The actual coding wasn’t too bad thanks to Tokyo Cabinet’s awesome B+Tree API. I’ve been busier adding new tests and fixing silly bugs as they arise. I also implemented the Primary Key optimization that I blogged about a while back. As a result of all this, the following goodness has been added to BlitzDB’s Trunk.
- Index Lookup
- Forward Index Scan
- Reverse Index Scan
This means that BlitzDB is now equipped with both a Table Scanner and an Index Scanner which are two essential components for a general purpose storage engine. As much as I’d like to work on optimizing the code and adding features (like recovery), I’m going to take a break and spend the rest of the month working on testing and debugging. There’s no point in adding features if the base has notable flaws in it.
Challenges Encountered
Writing the Index Scanner itself is easy. The most difficult thing that slowed me down was developing the comparison function for index keys. The end result was a simple piece of code but I had to study various things before I could start writing any code.

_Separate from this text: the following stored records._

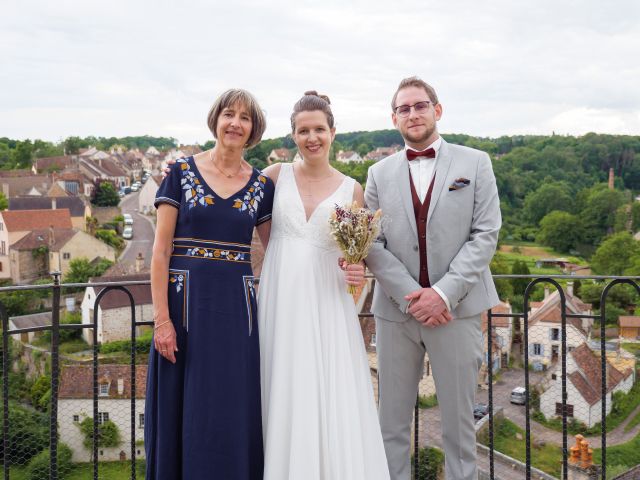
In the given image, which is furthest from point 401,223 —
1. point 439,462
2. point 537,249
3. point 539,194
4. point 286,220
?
point 539,194

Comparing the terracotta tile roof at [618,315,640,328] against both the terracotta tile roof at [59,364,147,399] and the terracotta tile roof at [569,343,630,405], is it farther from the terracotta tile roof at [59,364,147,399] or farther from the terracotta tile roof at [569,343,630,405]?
the terracotta tile roof at [59,364,147,399]

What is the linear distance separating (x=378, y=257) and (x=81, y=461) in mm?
35036

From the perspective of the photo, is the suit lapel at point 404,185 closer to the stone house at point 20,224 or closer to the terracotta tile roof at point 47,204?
the stone house at point 20,224

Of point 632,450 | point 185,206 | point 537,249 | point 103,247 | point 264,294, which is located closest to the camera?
point 185,206

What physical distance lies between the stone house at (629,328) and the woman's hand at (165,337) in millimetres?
43264

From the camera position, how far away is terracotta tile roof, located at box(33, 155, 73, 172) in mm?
87812

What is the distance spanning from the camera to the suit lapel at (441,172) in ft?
10.5

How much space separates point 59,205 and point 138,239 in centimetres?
890

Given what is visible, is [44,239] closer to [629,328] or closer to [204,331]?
[629,328]

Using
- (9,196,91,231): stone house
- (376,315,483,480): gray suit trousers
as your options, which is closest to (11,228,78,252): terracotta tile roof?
(9,196,91,231): stone house

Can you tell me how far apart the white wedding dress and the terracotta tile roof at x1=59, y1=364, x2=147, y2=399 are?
28.8m

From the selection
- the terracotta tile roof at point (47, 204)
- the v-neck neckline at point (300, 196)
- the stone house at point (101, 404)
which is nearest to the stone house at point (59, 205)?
the terracotta tile roof at point (47, 204)

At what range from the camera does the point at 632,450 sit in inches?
1264

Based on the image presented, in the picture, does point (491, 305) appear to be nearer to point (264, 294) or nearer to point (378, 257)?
point (378, 257)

- How to respect collation
- How keys are represented internally
- How types are represented internally
- How to write a custom comparison function for Tokyo Cabinet
- … and so on
I’ve also started using Evernote to jot down my spontaneous ideas on optimizing BlitzDB. I’ve made these notes public and they will most likely be updated while I’m commuting on the train.
There are much more that I’d like to write about like how I intend on developing the table recovery routine without simply using TC’s recovery mechanism but I shall restrain myself for another day.